While I'm at it: for finding manhua
In a web browser search name in chinese and then "漫画" manhua. Just like manga scans, if you dig you can find most any manhua free on several sites, with the first few results being the official sites and later results being other places the manhua was posted (that may have chapters/pages if they were deleted elsewhere). Also, you can search for non Chinese comics too. Just search the comic name in chinese and add 漫画, 在线 if you're struggling to find the digital scans rather than print copies. I found a ton of Chinese translated Deadpool and xmen comics this way.
Also, bilibili comics apps has a TON of free Chinese manhua, you can switch your language between English and Chinese on the app and bookmark stuff in both languages, amd when you read chapters it gives you little stuff to customize your avatar (which hey is motivating if like me you can't focus well lol). It also has genre lists (so you can just browse 耽美 bl 百合 gl etc), and the app like most apps nowadays will message you when your favorited comics update or when a new one you might like is posted. If you just want an app to streamline finding chinese manhua to read the app makes it easy (likewise if you get the bilibili app and start searching audiobooks like me you'll quickly have a recommended list full of danmei audiobooks, audio dramas, fan videos, and animated voiced manhua, which has been great for me so far ToT)

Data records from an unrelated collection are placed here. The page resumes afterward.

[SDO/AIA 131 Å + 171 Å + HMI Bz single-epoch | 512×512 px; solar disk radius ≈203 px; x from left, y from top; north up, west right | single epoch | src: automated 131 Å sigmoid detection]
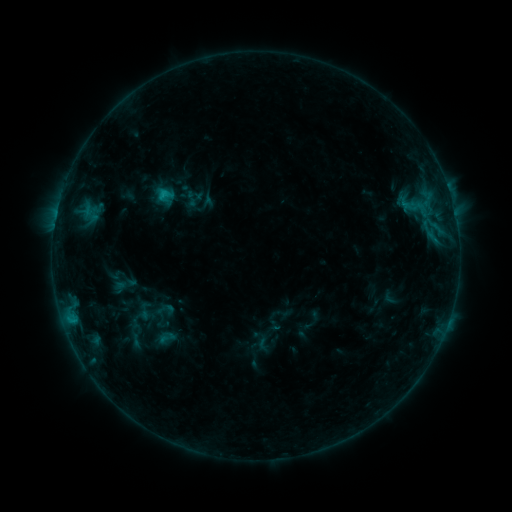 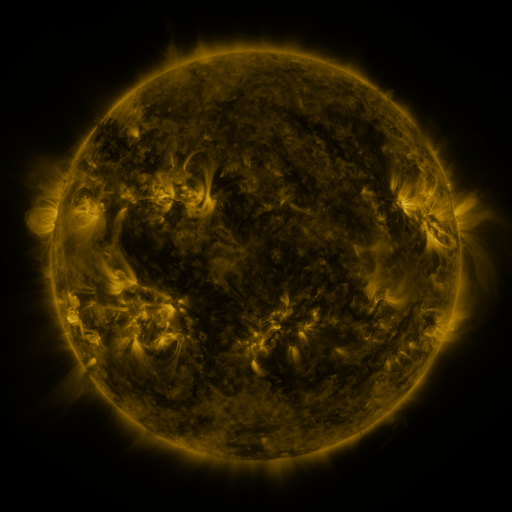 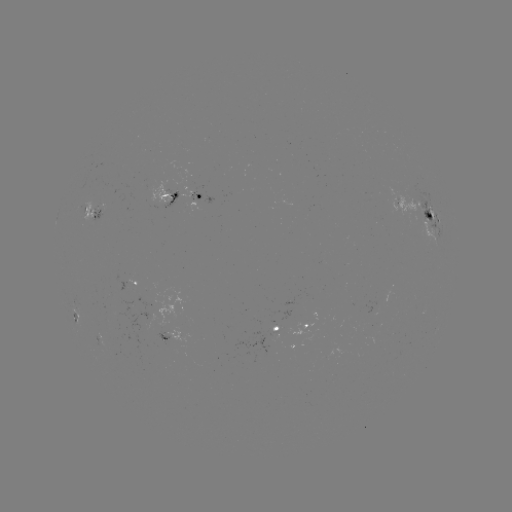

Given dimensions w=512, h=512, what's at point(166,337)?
sigmoid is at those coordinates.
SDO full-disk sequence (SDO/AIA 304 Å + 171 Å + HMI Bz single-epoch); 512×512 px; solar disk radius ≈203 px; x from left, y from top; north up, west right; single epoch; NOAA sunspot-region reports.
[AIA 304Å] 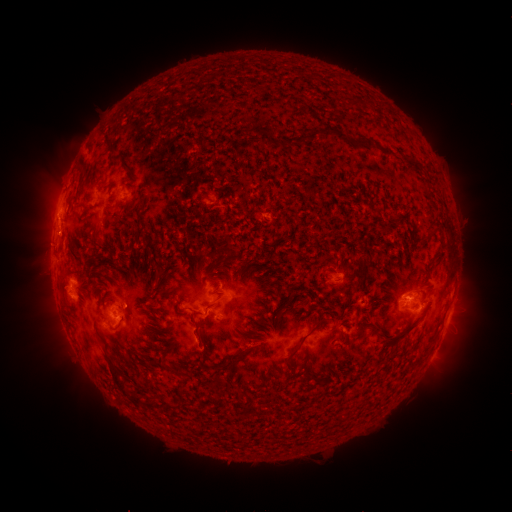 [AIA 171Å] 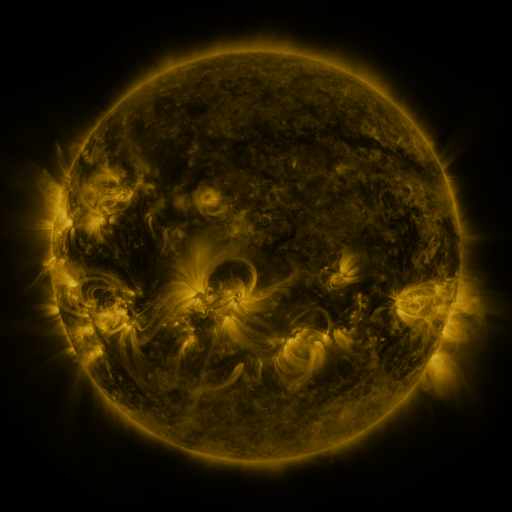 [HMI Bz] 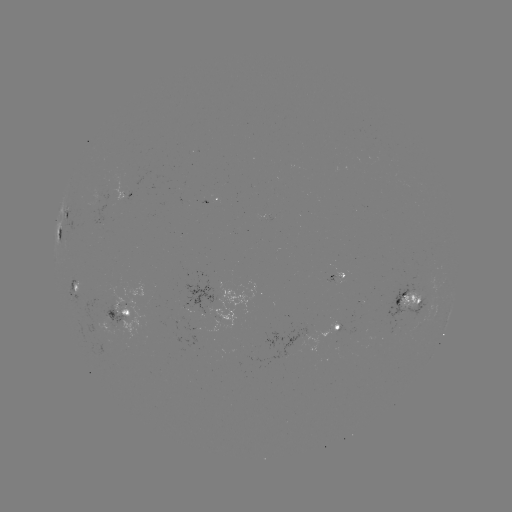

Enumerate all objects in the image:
spotted active region: (67, 213)
spotted active region: (60, 234)
spotted active region: (341, 276)
spotted active region: (76, 283)
spotted active region: (410, 301)
spotted active region: (117, 311)
spotted active region: (447, 322)
spotted active region: (333, 328)
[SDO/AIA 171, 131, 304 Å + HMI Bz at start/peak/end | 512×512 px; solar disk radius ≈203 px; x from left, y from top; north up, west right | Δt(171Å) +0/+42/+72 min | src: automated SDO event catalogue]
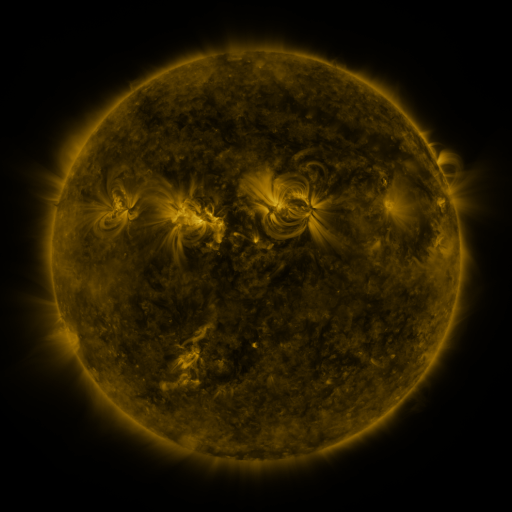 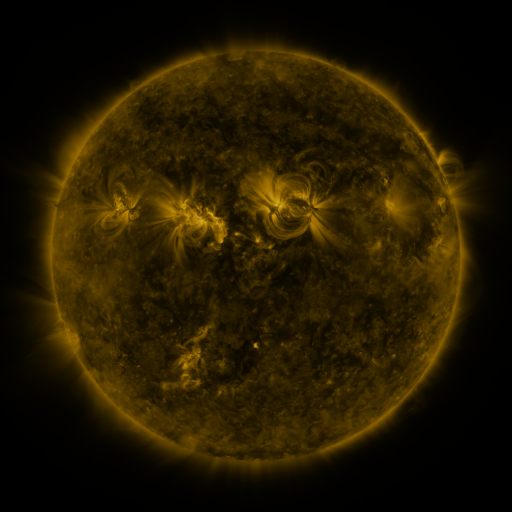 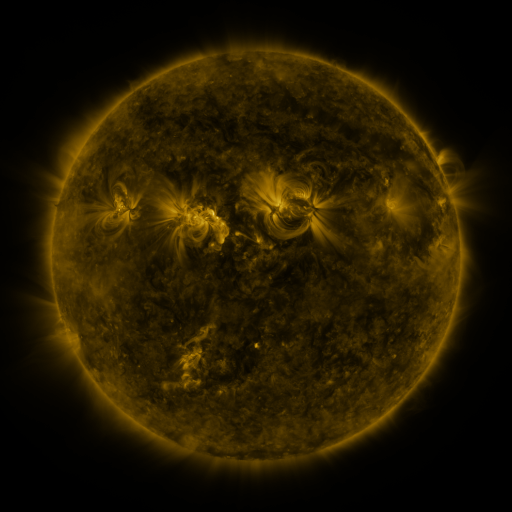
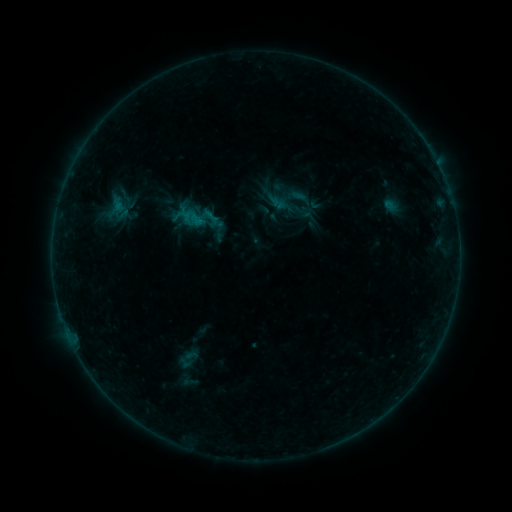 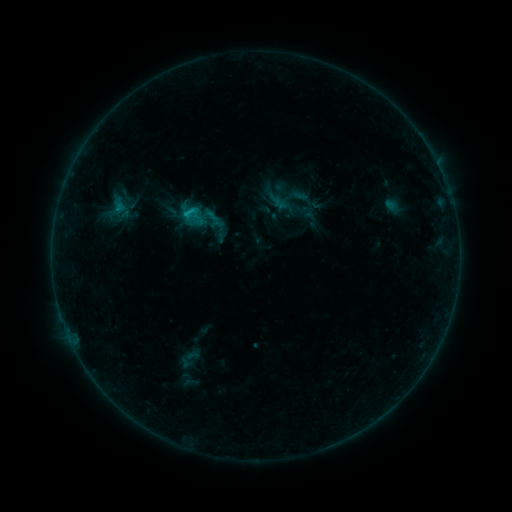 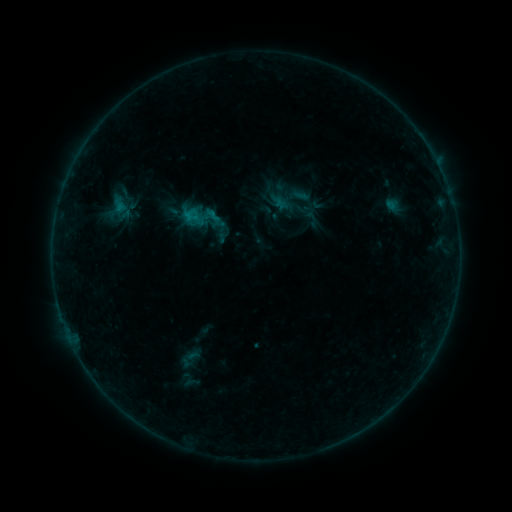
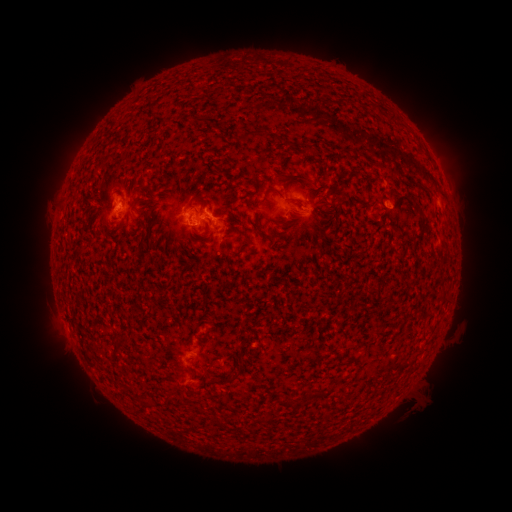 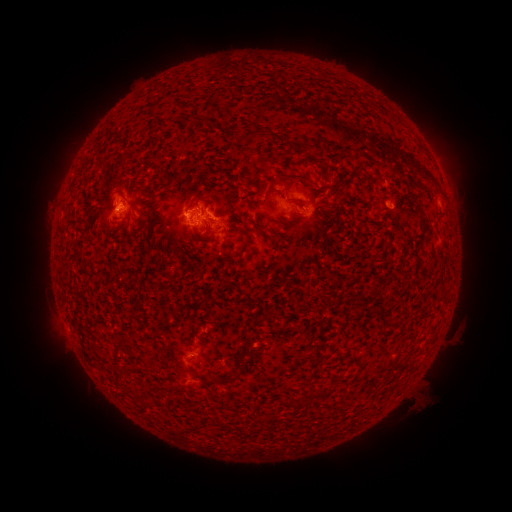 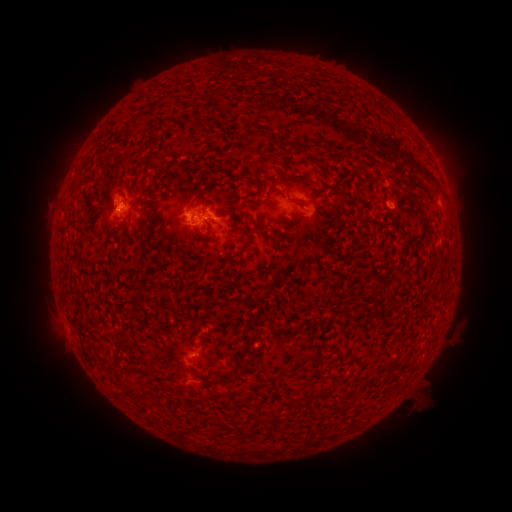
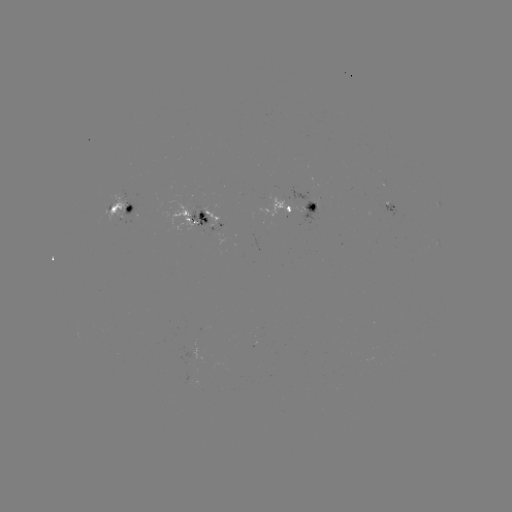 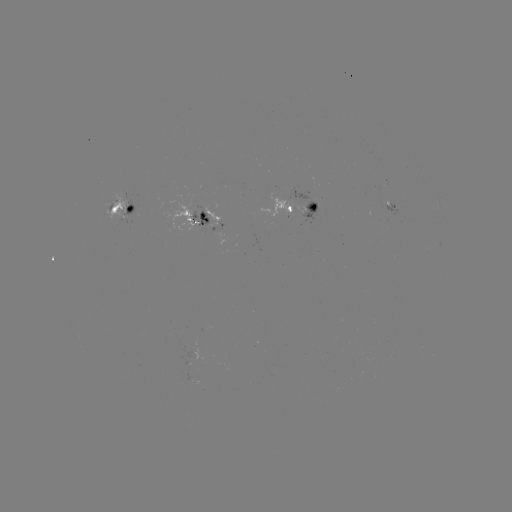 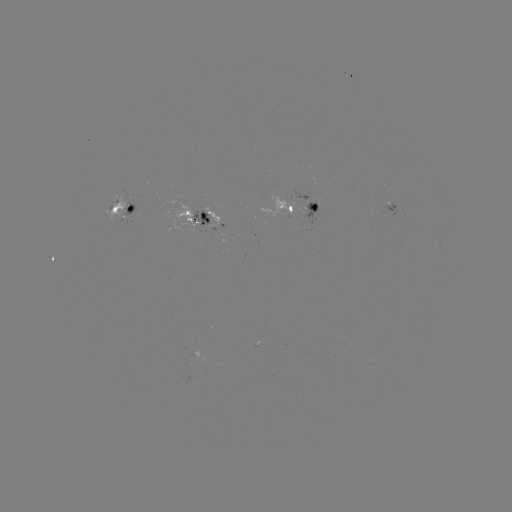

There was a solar flare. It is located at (189, 214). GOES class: B8.7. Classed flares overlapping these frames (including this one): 1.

So yeah, go out, explore, send me links if you find any cool stuff you'd like to recommend!
(Probably obvious) tip for chinese learners:
Do you want to read a Chinese book? Could be a webnovel, but you can do this for any novel.
Go to search engine of your choice. Type the name of the novel in chinese (so if it's an English book translated into Chinese type the Chinese name, look it up ahead of time if needed). For example I want to read Guardian, I type in 镇魂
Also type in "小说在线” book online. You can just type book 小说 or just online 在线 or add author name in chinese if needed.
You will find like 3-20 sites as the first results. Most of those will take you directly to a site to read the novel. Of the first handful, usually one or a few are the original site it was posted on so you can support the author directly there. If you're looking for a chapter/novel that was later taken down due to X reasons, then go down go further sites where it's likely to still be posted. If all else fails, instead search the Chinese book name then "txt" and you will find some txt file downloads of the book you're looking for. You may need to add "小说" or authors name. You can also find fanfic and deleted fanfic (if some fan saved it as a txt file) this way. Also, z-lib.com has a very large chinese collection, so feel free to go there, type in chinese, and find the epub versions of novels.
Basically, text (and audiobooks) are very easy to find online in chinese.